WHAT YOU HAVE TO DO :: Copy out the lines below without alteration, from the line with "Which of the elements" up to and including the line with "529 centimetres", and nothing else.

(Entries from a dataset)
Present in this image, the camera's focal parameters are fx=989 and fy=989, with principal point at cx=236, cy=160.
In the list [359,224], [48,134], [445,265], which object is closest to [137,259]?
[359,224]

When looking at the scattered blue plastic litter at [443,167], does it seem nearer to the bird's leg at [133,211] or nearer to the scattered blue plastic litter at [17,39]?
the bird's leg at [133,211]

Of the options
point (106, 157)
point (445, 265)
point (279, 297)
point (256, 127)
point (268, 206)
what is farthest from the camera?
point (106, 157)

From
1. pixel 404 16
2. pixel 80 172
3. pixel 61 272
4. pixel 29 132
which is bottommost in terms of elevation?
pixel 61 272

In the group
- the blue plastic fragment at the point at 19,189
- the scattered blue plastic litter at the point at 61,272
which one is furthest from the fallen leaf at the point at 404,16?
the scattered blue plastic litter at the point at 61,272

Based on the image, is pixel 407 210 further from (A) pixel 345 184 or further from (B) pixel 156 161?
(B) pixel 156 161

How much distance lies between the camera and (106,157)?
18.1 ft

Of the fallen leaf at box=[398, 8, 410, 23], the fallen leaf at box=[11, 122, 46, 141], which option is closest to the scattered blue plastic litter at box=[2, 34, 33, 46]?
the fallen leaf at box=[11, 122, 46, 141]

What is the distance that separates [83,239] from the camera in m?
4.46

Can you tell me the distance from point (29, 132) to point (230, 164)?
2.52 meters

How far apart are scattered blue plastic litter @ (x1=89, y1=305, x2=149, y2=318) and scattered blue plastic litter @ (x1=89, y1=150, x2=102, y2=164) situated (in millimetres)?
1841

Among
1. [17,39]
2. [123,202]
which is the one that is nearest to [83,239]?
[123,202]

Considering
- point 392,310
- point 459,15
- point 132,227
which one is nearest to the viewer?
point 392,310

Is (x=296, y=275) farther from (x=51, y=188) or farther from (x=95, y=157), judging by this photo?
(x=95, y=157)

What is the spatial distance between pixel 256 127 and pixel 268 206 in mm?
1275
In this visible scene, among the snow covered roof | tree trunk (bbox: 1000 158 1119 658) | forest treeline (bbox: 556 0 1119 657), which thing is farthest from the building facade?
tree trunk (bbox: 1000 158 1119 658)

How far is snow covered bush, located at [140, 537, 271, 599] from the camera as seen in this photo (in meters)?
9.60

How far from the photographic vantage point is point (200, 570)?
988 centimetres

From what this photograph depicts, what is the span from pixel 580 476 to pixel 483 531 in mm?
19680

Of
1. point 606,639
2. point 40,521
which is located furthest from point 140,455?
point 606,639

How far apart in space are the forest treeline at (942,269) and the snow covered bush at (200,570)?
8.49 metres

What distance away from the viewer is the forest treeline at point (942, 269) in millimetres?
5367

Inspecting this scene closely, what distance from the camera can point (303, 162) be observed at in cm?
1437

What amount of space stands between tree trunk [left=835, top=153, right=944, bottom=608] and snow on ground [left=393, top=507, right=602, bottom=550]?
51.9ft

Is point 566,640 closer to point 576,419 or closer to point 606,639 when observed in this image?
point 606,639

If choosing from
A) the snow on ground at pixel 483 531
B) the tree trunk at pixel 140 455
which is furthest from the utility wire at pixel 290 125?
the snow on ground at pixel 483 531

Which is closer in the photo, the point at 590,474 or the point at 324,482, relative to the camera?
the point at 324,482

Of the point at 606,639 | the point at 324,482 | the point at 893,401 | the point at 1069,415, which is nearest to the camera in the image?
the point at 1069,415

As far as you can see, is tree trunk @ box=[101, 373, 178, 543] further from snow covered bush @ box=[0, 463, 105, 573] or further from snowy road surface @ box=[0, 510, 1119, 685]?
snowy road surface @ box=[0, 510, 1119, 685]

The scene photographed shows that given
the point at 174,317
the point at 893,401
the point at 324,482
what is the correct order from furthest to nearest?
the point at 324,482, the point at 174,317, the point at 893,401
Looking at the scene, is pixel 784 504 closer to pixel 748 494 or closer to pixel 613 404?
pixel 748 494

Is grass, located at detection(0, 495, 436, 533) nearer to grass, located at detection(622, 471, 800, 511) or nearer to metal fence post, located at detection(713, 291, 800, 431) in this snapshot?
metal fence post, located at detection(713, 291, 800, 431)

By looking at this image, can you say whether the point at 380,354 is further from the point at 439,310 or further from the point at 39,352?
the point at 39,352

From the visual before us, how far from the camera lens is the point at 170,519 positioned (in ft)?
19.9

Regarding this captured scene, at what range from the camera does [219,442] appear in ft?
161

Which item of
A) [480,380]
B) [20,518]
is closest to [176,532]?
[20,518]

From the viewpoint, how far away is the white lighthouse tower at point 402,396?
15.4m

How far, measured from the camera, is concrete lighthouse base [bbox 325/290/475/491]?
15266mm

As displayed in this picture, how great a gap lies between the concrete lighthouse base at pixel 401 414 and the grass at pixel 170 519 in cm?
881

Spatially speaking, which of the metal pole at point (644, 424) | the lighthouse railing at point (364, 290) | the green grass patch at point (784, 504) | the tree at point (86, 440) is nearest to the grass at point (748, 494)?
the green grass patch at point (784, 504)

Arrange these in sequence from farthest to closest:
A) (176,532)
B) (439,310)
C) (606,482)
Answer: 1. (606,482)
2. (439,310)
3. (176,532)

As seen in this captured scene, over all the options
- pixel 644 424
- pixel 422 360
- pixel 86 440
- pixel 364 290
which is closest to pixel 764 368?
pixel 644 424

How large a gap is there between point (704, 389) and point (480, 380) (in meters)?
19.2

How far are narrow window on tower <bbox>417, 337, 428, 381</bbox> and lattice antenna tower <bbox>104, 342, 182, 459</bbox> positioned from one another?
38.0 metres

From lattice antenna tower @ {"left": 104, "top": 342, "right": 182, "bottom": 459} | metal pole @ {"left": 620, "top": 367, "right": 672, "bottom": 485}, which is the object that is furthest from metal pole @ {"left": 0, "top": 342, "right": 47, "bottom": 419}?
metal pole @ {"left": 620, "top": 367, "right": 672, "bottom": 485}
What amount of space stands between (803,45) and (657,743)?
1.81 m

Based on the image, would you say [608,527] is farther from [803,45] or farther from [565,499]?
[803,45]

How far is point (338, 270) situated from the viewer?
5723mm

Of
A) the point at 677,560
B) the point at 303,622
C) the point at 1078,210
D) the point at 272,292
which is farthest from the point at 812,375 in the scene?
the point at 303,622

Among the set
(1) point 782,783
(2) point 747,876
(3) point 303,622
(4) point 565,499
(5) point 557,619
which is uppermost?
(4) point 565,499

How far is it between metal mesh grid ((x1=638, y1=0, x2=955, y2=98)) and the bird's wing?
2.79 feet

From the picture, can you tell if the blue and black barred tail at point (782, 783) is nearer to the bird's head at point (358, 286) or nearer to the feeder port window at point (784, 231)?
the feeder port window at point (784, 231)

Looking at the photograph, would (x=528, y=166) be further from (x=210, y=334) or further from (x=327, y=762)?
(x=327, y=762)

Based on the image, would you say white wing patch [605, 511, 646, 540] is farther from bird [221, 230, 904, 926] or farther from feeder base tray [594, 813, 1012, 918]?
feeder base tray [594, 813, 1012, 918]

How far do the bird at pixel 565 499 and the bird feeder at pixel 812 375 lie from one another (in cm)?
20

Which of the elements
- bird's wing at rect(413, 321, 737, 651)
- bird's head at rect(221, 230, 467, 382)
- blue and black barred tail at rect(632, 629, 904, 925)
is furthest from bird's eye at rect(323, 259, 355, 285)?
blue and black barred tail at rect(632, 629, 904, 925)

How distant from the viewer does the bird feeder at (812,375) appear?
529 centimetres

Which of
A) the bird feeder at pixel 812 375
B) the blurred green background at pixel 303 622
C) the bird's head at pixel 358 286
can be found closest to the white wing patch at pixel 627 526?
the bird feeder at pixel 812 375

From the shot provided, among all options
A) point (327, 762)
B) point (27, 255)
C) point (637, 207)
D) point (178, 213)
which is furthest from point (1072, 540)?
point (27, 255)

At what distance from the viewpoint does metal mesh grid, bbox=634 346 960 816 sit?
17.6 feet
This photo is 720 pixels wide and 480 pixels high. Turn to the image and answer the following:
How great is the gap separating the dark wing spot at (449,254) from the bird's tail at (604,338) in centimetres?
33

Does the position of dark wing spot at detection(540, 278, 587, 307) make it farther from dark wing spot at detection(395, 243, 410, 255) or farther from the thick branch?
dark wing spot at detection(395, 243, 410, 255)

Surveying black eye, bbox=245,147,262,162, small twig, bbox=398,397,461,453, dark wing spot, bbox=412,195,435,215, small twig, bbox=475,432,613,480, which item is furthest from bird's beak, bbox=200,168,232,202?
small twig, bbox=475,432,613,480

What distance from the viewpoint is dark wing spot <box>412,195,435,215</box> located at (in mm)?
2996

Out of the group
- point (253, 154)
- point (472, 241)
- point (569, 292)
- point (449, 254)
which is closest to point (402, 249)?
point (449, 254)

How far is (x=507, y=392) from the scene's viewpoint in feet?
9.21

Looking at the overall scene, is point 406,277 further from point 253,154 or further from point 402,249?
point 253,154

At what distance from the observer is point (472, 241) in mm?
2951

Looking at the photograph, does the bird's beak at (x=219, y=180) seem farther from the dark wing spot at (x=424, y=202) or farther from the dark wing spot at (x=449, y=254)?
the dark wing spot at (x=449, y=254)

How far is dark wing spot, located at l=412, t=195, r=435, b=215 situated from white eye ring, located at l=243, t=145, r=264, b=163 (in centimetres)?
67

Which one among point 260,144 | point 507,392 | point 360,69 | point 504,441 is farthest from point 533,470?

TASK RESPONSE ::
Which of the elements
- bird's wing at rect(413, 321, 737, 651)
- bird's head at rect(221, 230, 467, 382)
- blue and black barred tail at rect(632, 629, 904, 925)
is furthest from bird's eye at rect(323, 259, 355, 285)?
blue and black barred tail at rect(632, 629, 904, 925)

How distant from the viewer does the bird feeder at (812,375) appear?
529 centimetres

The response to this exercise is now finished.